En el siguiente drive de Tampa Bay, después de que Butker acortara la diferencia con un gol de campo de 34 yardas, las infracciones de un Kansas City desencajado y dos inexplicables tiempos muertos pedidos por el propio Andy Reid le sirvieron en bandeja una nueva oportunidad de touchdown a Tom Brady. Una interferencia defensiva de Bashaud Breeland le costó una penalidad de 34 yardas y otra interferencia de Mathieu puso a los Bucs a una yarda del TD. Brady no falló: conectó con Antonio Brown en la tierra prometida y los Buccaneers se marcharon al entretiempo con un inesperado 21-6 gentileza de una cifra inédita de ocho castigos en un mismo cuarto, una ventaja suficiente para disfrutar del fabuloso show de medio tiempo de The Weeknd.

Kansas esbozó una reacción a partir de su agresividad inicial pero fue un espejismo. Con el reloj como enemigo, el cuarto touchdown de Tampa Bay sentenció el partido para todos salvo para Mahomes. Graduado de escapista profesional, el cuarto parcial tuvo sentido únicamente por el unipersonal que montó sobre el césped del Raymond James Stadium. Herido en su orgullo -y en su pie por una lesión que lo obligó a operarse y demandará una recuperación de al menos seis semanas-, Mahomes sacó a relucir su insondable arsenal de recursos para mantener con vida a un Kansas City en coma.
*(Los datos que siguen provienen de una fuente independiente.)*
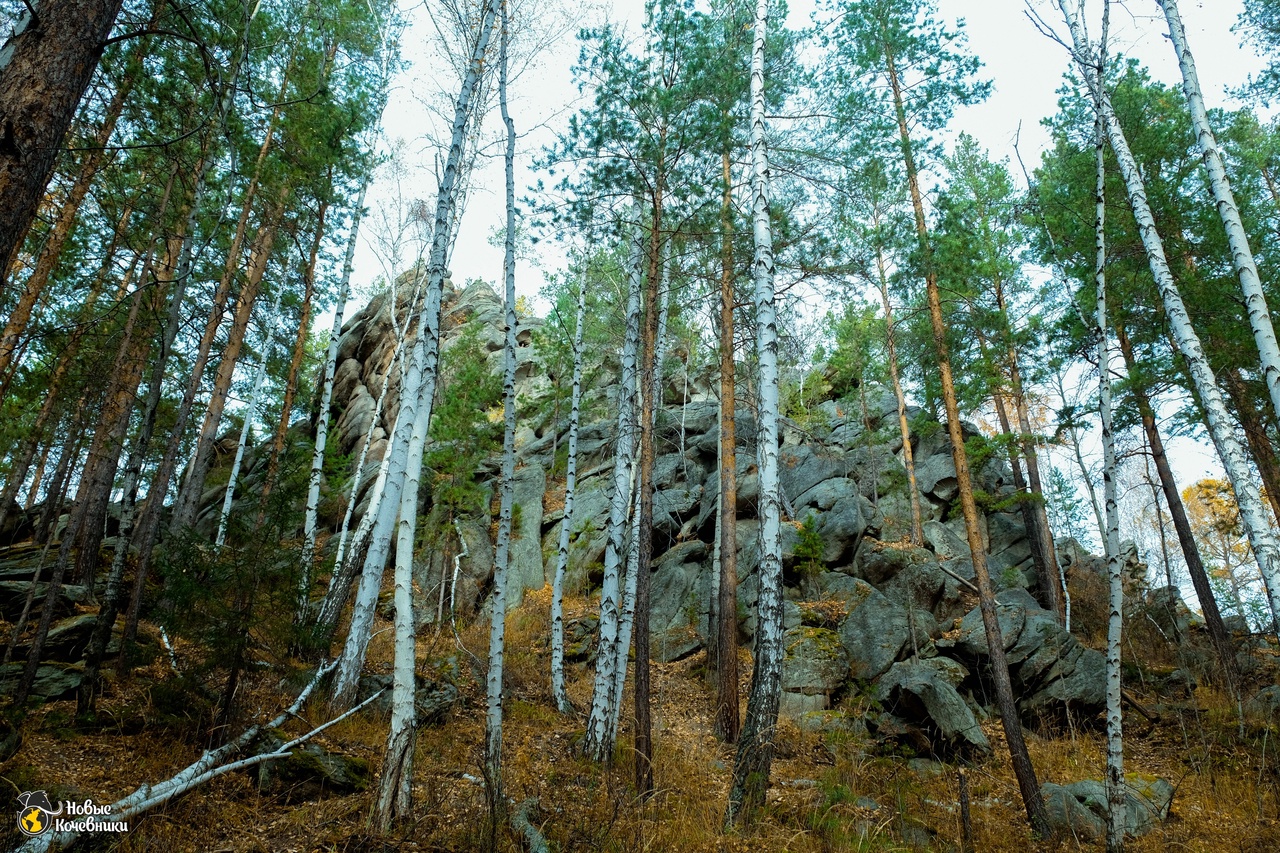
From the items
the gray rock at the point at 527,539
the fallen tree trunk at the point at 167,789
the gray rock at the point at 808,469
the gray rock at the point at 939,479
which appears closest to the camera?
the fallen tree trunk at the point at 167,789

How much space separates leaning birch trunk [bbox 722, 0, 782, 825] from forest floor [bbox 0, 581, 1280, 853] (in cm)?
47

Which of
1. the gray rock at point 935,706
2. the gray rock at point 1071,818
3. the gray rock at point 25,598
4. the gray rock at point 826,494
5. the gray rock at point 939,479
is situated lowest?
the gray rock at point 1071,818

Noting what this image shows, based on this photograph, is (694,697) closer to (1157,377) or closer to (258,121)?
(1157,377)

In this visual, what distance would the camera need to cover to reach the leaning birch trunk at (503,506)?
629 cm

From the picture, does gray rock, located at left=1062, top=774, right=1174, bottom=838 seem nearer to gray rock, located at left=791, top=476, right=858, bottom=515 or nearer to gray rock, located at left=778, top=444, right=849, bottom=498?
gray rock, located at left=791, top=476, right=858, bottom=515

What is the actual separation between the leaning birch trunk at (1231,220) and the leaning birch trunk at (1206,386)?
54 cm

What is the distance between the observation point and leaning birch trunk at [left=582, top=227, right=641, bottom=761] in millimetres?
7863

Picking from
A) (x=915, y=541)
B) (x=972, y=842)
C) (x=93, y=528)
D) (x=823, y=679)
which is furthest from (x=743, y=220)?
(x=915, y=541)

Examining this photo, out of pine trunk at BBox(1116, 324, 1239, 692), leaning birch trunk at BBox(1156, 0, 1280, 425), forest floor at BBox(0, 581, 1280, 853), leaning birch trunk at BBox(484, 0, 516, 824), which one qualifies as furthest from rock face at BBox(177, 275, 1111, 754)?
leaning birch trunk at BBox(1156, 0, 1280, 425)

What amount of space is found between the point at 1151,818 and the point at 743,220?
34.1ft

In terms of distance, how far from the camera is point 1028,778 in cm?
736

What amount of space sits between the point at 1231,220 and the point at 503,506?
969 cm

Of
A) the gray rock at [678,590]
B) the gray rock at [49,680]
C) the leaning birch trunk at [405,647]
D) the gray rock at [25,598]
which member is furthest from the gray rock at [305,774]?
the gray rock at [678,590]

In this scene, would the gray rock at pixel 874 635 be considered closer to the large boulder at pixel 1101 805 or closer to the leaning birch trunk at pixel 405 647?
the large boulder at pixel 1101 805
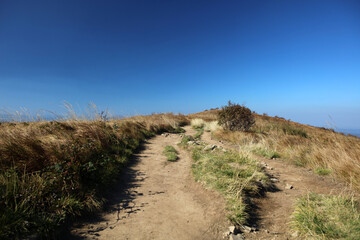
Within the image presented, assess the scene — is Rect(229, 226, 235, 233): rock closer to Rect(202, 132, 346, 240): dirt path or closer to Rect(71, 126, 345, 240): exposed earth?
Rect(71, 126, 345, 240): exposed earth

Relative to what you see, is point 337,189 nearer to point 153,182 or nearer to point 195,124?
point 153,182

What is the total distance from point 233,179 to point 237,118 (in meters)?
8.08

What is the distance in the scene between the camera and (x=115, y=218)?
3.10 m

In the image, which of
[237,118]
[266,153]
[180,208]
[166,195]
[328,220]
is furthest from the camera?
[237,118]

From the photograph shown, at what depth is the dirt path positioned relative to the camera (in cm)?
282

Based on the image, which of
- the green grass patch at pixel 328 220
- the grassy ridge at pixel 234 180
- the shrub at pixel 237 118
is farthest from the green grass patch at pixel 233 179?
the shrub at pixel 237 118

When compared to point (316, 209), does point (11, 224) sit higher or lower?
higher

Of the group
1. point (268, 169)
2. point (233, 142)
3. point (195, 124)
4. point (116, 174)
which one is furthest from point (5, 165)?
point (195, 124)

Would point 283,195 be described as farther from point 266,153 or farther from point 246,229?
point 266,153

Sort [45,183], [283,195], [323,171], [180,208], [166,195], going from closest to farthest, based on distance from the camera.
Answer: [45,183] → [180,208] → [283,195] → [166,195] → [323,171]

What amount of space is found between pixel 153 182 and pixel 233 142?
6.41 m

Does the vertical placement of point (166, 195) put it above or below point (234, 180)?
below

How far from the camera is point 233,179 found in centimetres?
404

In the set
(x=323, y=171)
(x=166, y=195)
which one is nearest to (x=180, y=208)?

En un Super Bowl deslucido, Mahomes dejó un par de reliquias durante el último cuarto que con el tiempo se convertirán en el símbolo máximo del capítulo LV: en una charla de café dentro de veinte años recordaremos su mágica resiliencia no solo por su rebeldía y renuencia ante la presión, sino por su increíble capacidad para lanzar en posiciones heterodoxas e incómodas con una precisión imposible. En su primer gran truco, Mahomes corrió diez segundos para escaparse de la presión, consiguió mantenerse en pie tras haber sido capturado gracias a un giro sobre su propio eje y antes de caer consiguió deshacerse del balón con un teledirigido que estuvo a centímetros de encontrar a Byron Pringle dentro de la zona de touchdown.

En la jugada siguiente, redobló la apuesta en una cuarta oportunidad que representaba su última chance para soñar con otra remontada agónica. Mientras buscaba oxígeno para sobrevivir y espacios para lanzar, William Gholston alcanzó a tocarle el pie izquierdo en un intento desesperado para derribarlo y su esfuerzo consiguió su objetivo: Gholston lo desestabilizó pero Mahomes, cayéndose y volando al mismo tiempo, concretó su enésima improvisación e igual fue capaz de lanzar y ponerle el balón en las manos a Hill a una yarda de la zona roja. Esa jugada resumió el partido: con sus socios desaparecidos, ni los milagros de Mahomes rescatarían a Kansas City.

Mientras tanto, en el banco de Tampa Bay sus víctimas devenidas en verdugos para la ocasión se rendían a sus pies. Michael Lynn Evans, captado por las cámaras de la NFL, sintetizó la incredulidad general que Patrick Mahomes despierta, gane o pierda, cada vez que sale a la cancha: «¿Cómo hizo eso? No tengo idea. Corrió casi por 18 segundos. Mahomes es increíble. Hermano, es un mago. No se cómo lo hace«. Bienvenidos a un nuevo misterio de la humanidad.